> [Consegna A]:
Ricopia parola per parola l'intera sezione del documento su «Mi rifaccio vivo», dal titolo all'ultima frase.
--- Sezione del documento ---
Mi rifaccio vivo: parlano il regista e il cast

15/05/2013

Portato al suicidio da un’eterna rivalità, ma con la possibilità di reincarnarsi per compiere una buona azione, un industriale frustrato torna in vita, ma con l’intento di riuscire finalmente a distruggere il nemico di sempre, invece....
Nel vedere questa commedia surreale con cui Sergio Rubini torna a cambiare agilmente registro e, da film forti e intensi, passa alla leggerezza e preme sul tasto della comicità, viene da pensare a “Il Paradiso può attendere” e a quel filone di storie in cui il protagonista, da un fiabesco Aldilà, si ritrova a vivere una seconda vita. Ma l’idea di Rubini nasce da altro.
--- Dati ---
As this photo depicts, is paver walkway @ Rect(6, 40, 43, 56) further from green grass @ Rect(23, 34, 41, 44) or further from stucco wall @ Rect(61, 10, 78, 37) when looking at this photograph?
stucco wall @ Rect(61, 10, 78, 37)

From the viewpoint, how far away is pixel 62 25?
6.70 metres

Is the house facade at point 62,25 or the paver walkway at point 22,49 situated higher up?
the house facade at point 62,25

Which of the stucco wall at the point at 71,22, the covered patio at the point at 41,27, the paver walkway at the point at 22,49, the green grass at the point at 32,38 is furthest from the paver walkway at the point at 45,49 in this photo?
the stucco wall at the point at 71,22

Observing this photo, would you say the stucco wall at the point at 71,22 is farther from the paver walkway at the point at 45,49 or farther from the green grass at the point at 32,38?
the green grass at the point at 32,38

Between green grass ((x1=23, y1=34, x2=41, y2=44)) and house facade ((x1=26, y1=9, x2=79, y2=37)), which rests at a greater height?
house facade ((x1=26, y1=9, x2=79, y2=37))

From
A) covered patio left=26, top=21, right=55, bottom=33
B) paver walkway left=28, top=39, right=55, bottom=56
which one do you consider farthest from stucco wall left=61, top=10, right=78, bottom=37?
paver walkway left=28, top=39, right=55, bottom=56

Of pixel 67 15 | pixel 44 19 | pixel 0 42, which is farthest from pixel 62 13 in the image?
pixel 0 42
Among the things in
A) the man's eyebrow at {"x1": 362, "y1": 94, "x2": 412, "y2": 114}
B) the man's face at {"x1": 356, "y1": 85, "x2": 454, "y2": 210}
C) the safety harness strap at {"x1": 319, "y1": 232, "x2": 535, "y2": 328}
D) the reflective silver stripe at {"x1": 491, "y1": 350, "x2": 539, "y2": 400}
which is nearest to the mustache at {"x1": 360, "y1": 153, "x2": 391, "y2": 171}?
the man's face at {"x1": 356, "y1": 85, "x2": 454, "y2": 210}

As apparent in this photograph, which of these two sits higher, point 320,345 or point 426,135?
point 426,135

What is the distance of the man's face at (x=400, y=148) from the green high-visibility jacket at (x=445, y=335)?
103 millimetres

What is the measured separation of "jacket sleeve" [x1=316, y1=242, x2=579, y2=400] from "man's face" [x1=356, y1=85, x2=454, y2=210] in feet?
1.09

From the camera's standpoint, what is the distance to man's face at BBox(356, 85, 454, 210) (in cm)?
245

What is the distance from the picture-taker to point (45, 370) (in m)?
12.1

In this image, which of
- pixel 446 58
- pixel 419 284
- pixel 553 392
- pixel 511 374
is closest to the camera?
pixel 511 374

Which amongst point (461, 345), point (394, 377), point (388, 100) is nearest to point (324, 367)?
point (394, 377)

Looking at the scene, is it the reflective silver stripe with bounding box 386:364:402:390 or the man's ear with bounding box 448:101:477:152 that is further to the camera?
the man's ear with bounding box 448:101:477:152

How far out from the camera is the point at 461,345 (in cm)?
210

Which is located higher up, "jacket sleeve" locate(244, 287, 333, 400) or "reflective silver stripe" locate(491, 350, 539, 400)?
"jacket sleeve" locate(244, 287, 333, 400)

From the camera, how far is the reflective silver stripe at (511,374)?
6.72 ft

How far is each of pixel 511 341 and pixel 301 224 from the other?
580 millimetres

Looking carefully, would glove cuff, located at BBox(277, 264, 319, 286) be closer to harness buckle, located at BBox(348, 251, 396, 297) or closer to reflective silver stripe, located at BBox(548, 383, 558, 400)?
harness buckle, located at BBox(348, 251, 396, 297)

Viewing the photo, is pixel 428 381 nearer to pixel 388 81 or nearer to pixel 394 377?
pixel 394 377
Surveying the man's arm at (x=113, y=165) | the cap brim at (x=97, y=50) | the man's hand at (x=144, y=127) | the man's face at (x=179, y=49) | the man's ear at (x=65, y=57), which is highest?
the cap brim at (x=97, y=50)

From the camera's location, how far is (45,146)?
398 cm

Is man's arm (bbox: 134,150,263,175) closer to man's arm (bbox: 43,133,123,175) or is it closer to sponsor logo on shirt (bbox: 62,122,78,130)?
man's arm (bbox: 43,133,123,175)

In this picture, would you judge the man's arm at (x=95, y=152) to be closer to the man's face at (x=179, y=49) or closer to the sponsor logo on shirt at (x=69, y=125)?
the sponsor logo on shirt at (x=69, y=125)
---
> [Consegna B]:
Cita testualmente, tra le voci, il tratto che va dalla riga contenente "Looking at the" fino alla riga contenente "580 millimetres", entrambe incluse.

> [Svolgimento A]:
Mi rifaccio vivo: parlano il regista e il cast

15/05/2013

Portato al suicidio da un’eterna rivalità, ma con la possibilità di reincarnarsi per compiere una buona azione, un industriale frustrato torna in vita, ma con l’intento di riuscire finalmente a distruggere il nemico di sempre, invece....
Nel vedere questa commedia surreale con cui Sergio Rubini torna a cambiare agilmente registro e, da film forti e intensi, passa alla leggerezza e preme sul tasto della comicità, viene da pensare a “Il Paradiso può attendere” e a quel filone di storie in cui il protagonista, da un fiabesco Aldilà, si ritrova a vivere una seconda vita. Ma l’idea di Rubini nasce da altro.

> [Svolgimento B]:
Looking at the scene, is it the reflective silver stripe with bounding box 386:364:402:390 or the man's ear with bounding box 448:101:477:152 that is further to the camera?
the man's ear with bounding box 448:101:477:152

How far out from the camera is the point at 461,345 (in cm)?
210

Which is located higher up, "jacket sleeve" locate(244, 287, 333, 400) or "reflective silver stripe" locate(491, 350, 539, 400)?
"jacket sleeve" locate(244, 287, 333, 400)

From the camera, how far is the reflective silver stripe at (511,374)?
6.72 ft

How far is each of pixel 511 341 and pixel 301 224 from the other?
580 millimetres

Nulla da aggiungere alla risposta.